Ce magistrat a rendu compte des plaidoiries dans le délibéré de la cour, composée de :
Monsieur Jacques FOURNIE, Président de chambre
M. Guillaume KATAWANDJA, Conseiller
Madame Muriel GUILLET, Conseillère
Greffier lors des débats : Mme Cyrielle GOUNAUD.
Les parties ont été avisées que le prononcé de la décision aurait lieu par mise à disposition au greffe le 23 Janvier 2026.
ARRÊT
Contradictoire,
Prononcé par mise à disposition au greffe le 23 Janvier 2026
Signé par Monsieur Jacques FOURNIE, Président de chambre et Mme Cyrielle GOUNAUD, Greffier, auquel la minute de la décision a été remise par le magistrat signataire.
***
Monsieur [W] [E] a été embauché par la société [11] à compter du 1er janvier 1973 suivant contrat à durée indéterminée en qualité de man’uvre.

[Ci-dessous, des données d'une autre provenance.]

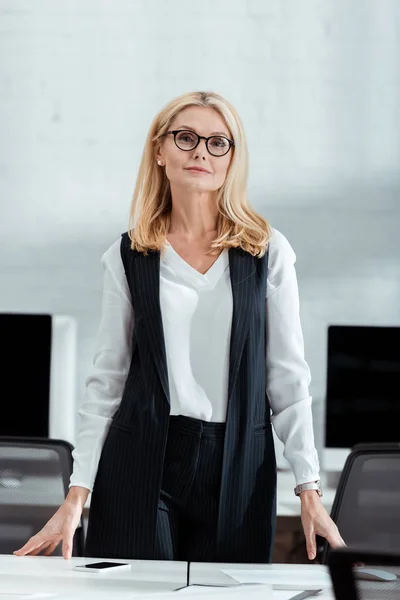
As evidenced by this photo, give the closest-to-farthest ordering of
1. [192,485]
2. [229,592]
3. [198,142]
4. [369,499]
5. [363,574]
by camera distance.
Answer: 1. [363,574]
2. [229,592]
3. [192,485]
4. [198,142]
5. [369,499]

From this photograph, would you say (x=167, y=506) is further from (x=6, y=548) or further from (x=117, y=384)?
(x=6, y=548)

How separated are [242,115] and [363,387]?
1.20m

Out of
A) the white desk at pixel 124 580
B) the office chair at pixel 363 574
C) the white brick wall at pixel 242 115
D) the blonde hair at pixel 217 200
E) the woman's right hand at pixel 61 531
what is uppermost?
the white brick wall at pixel 242 115

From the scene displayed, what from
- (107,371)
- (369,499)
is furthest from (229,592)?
(369,499)

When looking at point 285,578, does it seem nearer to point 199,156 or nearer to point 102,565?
point 102,565

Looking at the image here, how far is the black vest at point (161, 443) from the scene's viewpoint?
1.57m

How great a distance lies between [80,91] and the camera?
3.45 m

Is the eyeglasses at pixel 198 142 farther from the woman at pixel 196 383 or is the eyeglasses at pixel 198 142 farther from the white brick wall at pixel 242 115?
the white brick wall at pixel 242 115

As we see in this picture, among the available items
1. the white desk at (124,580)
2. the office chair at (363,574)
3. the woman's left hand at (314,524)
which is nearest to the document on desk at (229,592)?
the white desk at (124,580)

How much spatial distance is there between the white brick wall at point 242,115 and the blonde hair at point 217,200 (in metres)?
1.70

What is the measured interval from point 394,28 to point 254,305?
222cm

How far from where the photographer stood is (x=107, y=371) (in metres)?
1.66

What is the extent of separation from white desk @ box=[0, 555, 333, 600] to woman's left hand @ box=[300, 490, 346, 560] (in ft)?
0.15

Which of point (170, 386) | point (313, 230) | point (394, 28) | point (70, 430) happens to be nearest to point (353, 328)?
point (313, 230)
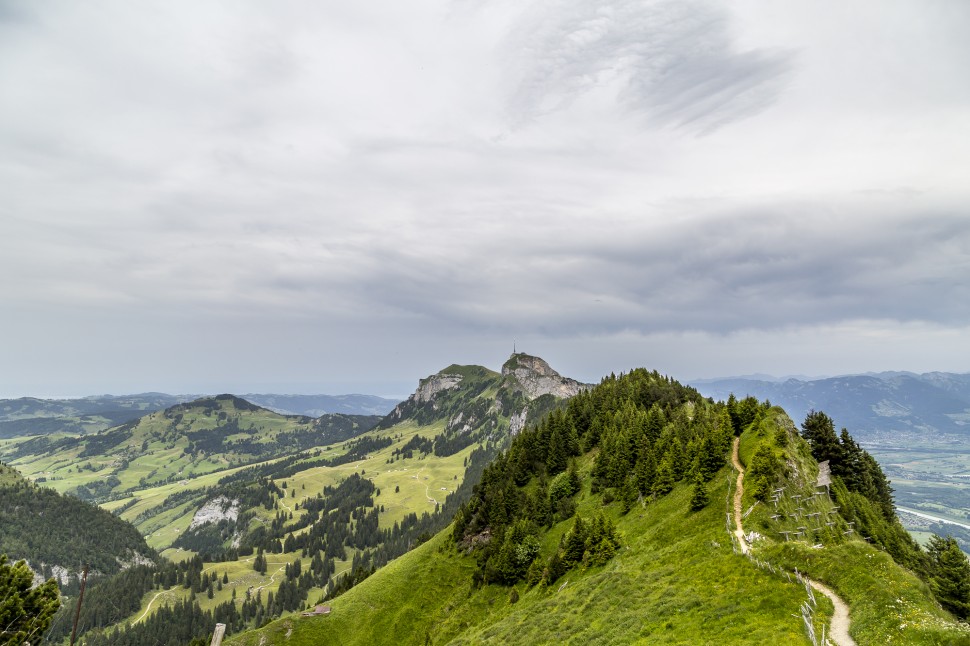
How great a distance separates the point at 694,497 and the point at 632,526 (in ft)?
43.6

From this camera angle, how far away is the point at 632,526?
2810 inches

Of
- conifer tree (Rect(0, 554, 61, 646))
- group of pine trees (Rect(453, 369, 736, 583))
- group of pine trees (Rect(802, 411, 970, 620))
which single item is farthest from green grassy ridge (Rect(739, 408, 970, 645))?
conifer tree (Rect(0, 554, 61, 646))

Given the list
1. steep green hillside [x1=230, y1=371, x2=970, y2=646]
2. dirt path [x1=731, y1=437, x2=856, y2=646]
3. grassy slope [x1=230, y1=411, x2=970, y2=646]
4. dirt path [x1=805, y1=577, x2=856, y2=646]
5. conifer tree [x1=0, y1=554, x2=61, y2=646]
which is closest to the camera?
dirt path [x1=805, y1=577, x2=856, y2=646]

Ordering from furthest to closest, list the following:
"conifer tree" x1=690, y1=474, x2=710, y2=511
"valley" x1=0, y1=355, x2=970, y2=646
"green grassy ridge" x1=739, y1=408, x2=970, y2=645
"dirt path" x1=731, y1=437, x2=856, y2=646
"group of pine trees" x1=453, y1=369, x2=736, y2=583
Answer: "group of pine trees" x1=453, y1=369, x2=736, y2=583
"conifer tree" x1=690, y1=474, x2=710, y2=511
"valley" x1=0, y1=355, x2=970, y2=646
"dirt path" x1=731, y1=437, x2=856, y2=646
"green grassy ridge" x1=739, y1=408, x2=970, y2=645

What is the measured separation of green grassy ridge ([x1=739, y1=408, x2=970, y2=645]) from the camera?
27.8 metres

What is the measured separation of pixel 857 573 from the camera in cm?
3653

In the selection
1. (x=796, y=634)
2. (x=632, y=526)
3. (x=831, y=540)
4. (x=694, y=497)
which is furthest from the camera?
(x=632, y=526)

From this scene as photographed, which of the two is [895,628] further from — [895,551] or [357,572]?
[357,572]

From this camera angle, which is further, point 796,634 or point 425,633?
point 425,633

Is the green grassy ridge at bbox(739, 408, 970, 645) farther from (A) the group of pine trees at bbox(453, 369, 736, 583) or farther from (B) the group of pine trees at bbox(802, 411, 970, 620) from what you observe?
(A) the group of pine trees at bbox(453, 369, 736, 583)

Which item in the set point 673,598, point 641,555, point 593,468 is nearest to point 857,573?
point 673,598

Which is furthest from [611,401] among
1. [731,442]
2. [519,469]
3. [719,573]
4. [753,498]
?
[719,573]

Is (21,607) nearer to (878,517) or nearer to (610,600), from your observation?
(610,600)

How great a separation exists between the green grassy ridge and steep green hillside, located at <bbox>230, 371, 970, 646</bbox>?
139mm
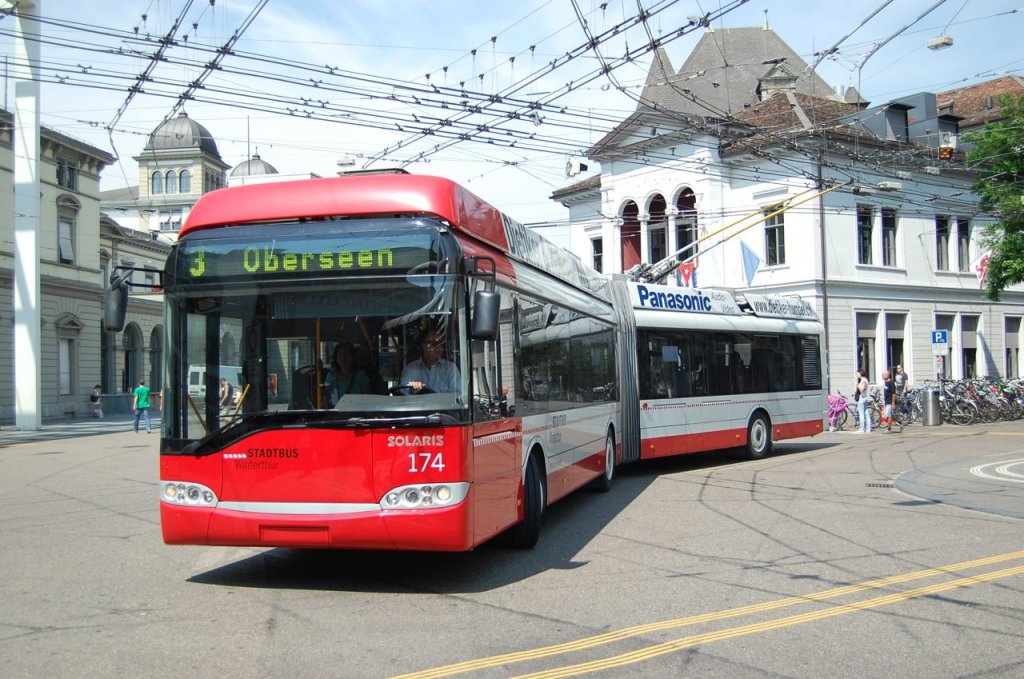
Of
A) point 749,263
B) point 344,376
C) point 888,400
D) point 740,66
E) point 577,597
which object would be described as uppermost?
point 740,66

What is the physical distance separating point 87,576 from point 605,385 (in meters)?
7.46

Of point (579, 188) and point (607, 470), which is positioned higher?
point (579, 188)

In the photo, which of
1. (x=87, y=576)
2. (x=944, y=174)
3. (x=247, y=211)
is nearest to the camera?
(x=247, y=211)

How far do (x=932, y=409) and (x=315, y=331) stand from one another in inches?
1025

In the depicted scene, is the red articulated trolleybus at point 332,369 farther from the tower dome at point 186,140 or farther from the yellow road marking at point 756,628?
the tower dome at point 186,140

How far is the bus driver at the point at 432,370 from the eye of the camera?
697cm

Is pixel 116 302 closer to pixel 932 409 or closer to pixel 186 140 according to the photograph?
pixel 932 409

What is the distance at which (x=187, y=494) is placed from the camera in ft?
23.6

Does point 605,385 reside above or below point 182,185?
below

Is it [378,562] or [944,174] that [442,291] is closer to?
[378,562]

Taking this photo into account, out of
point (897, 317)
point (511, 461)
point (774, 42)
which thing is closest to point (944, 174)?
point (897, 317)

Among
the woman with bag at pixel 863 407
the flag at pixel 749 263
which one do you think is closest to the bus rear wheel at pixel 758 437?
the woman with bag at pixel 863 407

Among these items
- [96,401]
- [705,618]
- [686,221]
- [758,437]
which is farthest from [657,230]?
[705,618]

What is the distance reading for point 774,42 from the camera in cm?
4781
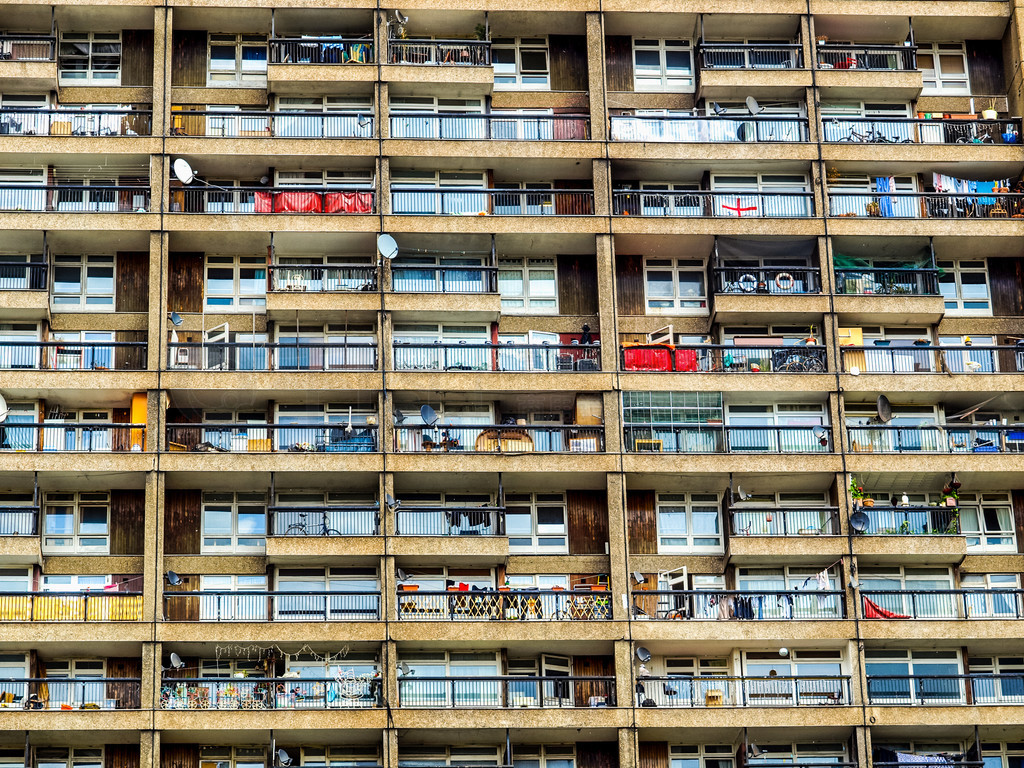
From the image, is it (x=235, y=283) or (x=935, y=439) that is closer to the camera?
(x=935, y=439)

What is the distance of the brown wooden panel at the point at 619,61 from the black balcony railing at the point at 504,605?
1794 centimetres

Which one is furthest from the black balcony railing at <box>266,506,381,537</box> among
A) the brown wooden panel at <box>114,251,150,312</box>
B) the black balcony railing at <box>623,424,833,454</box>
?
the brown wooden panel at <box>114,251,150,312</box>

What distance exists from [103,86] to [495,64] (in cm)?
1315

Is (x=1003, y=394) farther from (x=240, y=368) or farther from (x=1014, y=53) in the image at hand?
(x=240, y=368)

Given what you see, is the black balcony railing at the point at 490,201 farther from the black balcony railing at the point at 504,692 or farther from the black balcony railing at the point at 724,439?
the black balcony railing at the point at 504,692

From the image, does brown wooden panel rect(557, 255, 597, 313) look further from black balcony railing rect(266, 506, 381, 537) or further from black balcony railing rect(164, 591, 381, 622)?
black balcony railing rect(164, 591, 381, 622)

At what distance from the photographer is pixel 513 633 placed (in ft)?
187

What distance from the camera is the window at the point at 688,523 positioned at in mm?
59969

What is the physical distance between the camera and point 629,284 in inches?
2463

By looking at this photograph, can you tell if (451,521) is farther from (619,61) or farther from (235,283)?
(619,61)

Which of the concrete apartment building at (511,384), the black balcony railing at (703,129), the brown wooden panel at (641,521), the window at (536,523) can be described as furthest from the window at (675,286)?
the window at (536,523)

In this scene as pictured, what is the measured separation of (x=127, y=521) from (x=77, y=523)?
5.07 feet

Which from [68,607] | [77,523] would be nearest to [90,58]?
[77,523]

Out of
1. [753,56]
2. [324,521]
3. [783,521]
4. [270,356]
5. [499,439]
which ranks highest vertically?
[753,56]
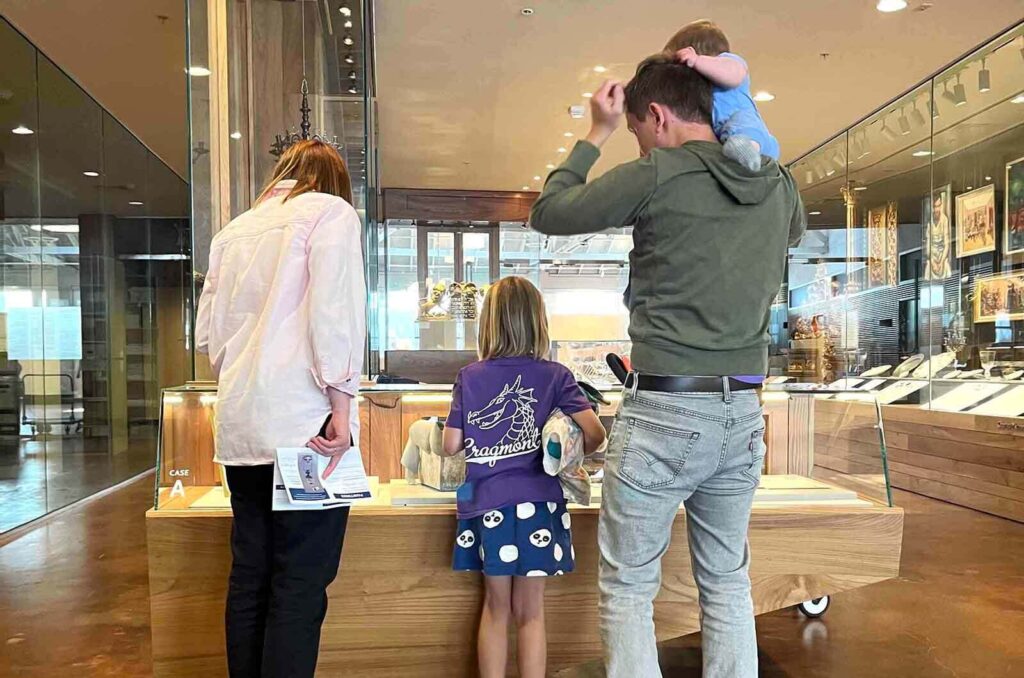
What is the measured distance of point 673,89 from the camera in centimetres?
138

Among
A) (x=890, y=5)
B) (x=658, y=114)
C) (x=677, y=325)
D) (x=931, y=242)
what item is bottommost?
(x=677, y=325)

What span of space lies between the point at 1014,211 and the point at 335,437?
18.2 feet

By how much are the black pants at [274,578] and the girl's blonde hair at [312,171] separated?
0.59 meters

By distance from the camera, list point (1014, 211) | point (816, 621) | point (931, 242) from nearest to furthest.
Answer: point (816, 621) → point (1014, 211) → point (931, 242)

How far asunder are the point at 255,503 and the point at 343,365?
13.9 inches

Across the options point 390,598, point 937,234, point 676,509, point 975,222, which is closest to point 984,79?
point 975,222

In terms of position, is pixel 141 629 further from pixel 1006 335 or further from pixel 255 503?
pixel 1006 335

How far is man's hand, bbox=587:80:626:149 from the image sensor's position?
1.39m

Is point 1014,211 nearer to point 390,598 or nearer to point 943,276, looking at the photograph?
point 943,276

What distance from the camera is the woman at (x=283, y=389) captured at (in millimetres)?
1487

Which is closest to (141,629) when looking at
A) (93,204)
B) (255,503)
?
(255,503)

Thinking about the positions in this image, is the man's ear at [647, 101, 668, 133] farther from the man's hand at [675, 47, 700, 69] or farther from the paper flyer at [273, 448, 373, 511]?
the paper flyer at [273, 448, 373, 511]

Dans le dernier état de la relation contractuelle, son contrat de travail avait été transféré à la SAS [3] et il exerçait des fonctions de spécialiste nettoyage, niveau II échelon 1 coefficient 170 de la convention collective des industries métallurgiques des Bouches du Rhône.
Il a été placé en arrêt de travail pour maladie professionnelle relevant du tableau n°98 à compter du 3 mai 2011 et classé en invalidité 2è catégorie à compter du 1er octobre 2014.
A la suite de deux visites des 6 et 22 octobre 2014, le médecin du travail l’a déclaré « inapte définitif au poste de travail », « en lien avec la maladie professionnelle n°98 du 03/05/2011. Pas de proposition de poste de reclassement ».
Le 20 novembre 2014, Monsieur [W] [E] a été convoqué à un entretien préalable au licenciement fixé au 2 décembre 2014 et a été licencié le 8 décembre 2014 pour inaptitude physique et impossibilité de reclassement. Il a perçu au titre du solde de tout compte une indemnité légale de licenciement de 52 272,96 euros, une indemnité de préavis de 5 686,42 euros et une indemnité de congés payés de 699,84 euros.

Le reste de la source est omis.